Write RLS policies for org_admin role
epic-admin-portal-foundation-task-003 — Implement Supabase row-level security policies scoped to the org_admin role across users, activities, reimbursements, and organisations tables. Policies must restrict data access to the authenticated admin's organisation subtree using the JWT org_id claim. Include recursive CTE helper function for subtree resolution.
Acceptance Criteria
Technical Requirements
Execution Context
Tier 1 - 540 tasks
Can start after Tier 0 completes
Implementation Notes
Recursive CTE pattern for get_org_subtree: CREATE OR REPLACE FUNCTION get_org_subtree(root_org_id uuid) RETURNS TABLE(org_id uuid) LANGUAGE sql SECURITY DEFINER STABLE AS $$ WITH RECURSIVE subtree AS (SELECT id FROM organisations WHERE id = root_org_id UNION ALL SELECT o.id FROM organisations o JOIN subtree s ON o.parent_organisation_id = s.id) SELECT id FROM subtree; $$; — mark it STABLE (not VOLATILE) so the query planner can cache results within a single query. For the JWT claim extraction, use (auth.jwt() -> 'claims' ->> 'org_id')::uuid — the double ->> extracts as text before casting to uuid. Add a NULL guard: COALESCE((auth.jwt() -> 'claims' ->> 'org_id')::uuid, '00000000-0000-0000-0000-000000000000'::uuid) which maps null to a non-existent UUID, ensuring no data is returned for unauthenticated requests without causing an error. Write policies in a single migration file with clearly commented sections per table.
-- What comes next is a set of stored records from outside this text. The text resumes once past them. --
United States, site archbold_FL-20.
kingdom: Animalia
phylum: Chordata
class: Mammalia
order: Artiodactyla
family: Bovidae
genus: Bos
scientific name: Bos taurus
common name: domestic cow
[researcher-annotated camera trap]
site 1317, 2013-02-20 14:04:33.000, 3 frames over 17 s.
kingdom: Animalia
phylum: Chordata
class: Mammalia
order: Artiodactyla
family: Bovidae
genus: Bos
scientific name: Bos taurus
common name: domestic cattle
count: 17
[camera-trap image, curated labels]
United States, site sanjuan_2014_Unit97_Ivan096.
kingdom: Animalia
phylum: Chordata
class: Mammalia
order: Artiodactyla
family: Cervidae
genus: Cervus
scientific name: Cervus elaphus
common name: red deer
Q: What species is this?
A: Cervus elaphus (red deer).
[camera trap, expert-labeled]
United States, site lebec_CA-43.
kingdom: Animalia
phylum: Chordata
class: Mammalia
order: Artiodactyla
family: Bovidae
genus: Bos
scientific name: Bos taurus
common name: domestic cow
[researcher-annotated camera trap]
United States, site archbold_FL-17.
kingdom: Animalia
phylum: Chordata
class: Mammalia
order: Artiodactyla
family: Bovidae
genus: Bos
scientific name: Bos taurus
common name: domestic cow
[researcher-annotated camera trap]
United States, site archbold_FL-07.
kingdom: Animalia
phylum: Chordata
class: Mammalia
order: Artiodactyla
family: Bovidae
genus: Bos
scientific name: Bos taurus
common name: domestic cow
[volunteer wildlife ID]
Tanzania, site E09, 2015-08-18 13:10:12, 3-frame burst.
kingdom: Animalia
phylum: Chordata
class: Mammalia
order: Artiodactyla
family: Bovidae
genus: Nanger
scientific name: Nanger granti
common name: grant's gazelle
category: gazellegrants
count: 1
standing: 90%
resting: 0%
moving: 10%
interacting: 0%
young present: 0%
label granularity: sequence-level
Test each policy in isolation before combining — use psql with SET LOCAL SESSION AUTHORIZATION and SET LOCAL request.jwt.claims to simulate the org_admin JWT context.
Testing Requirements
Integration tests against a Supabase test project (or local Supabase via supabase start): (1) Test fixture setup — create organisations hierarchy (root → child → grandchild), create users in each org, create an org_admin JWT for the root org; (2) SELECT test — verify org_admin can select users in root, child, and grandchild orgs; cannot select users in a sibling org; (3) INSERT test — verify org_admin can insert an activity in their own org; cannot insert in a child org (restricted to direct org); (4) UPDATE test — verify org_admin can update a user in their subtree; cannot update a user outside subtree; attempt to change organisation_id to outside subtree is rejected; (5) DELETE test — verify org_admin can delete an activity in their subtree; cannot delete outside subtree; (6) Null JWT test — verify all operations fail when org_id claim is absent. Tests written in SQL using SET LOCAL role and SET LOCAL request.jwt.claims.
Missing RLS policies on one or more tables (e.g., a newly added join table or a Supabase view) could expose cross-org data to org_admin queries, creating a GDPR-reportable data breach.
Mitigation & Contingency
Mitigation: Enumerate all tables and views accessed by admin queries before writing any policy. Create an automated test that attempts a cross-org query for each table from an org_admin JWT and asserts an empty result set.
Contingency: If a gap is discovered post-deployment, immediately disable the affected query surface and deploy a hotfix policy before re-enabling. Log the incident and notify DPO if any cross-org data was returned.
The recursive CTE for NHF's deeply nested org tree (up to 5 levels, 1,400 local chapters) may exceed the 2-second dashboard load target when resolving large subtrees on every request.
Mitigation & Contingency
Mitigation: Benchmark the recursive CTE against a synthetic NHF-scale dataset during development. Introduce a short-TTL server-side cache for subtree resolution results. Index the parent_id column on the organisations table.
Contingency: If CTE performance remains insufficient, materialise the org subtree as a precomputed closure table updated on org structure changes, and switch the RLS guard to query the closure table instead.
Incorrect JWT claim injection in AdminRlsGuard (e.g., wrong claim key name or missing refresh on org switch) could silently apply the wrong org scope, causing org_admin to see a different organisation's data without an explicit error.
Mitigation & Contingency
Mitigation: Write unit tests for the guard that verify the injected claim value against the authenticated user's org_id for every admin route. Add a server-side assertion that the claim matches the user's database record before executing any query.
Contingency: Roll back the guard to a deny-all fallback, invalidate active admin sessions, and re-issue corrected JWTs. Audit query logs to identify any sessions that received incorrect scope.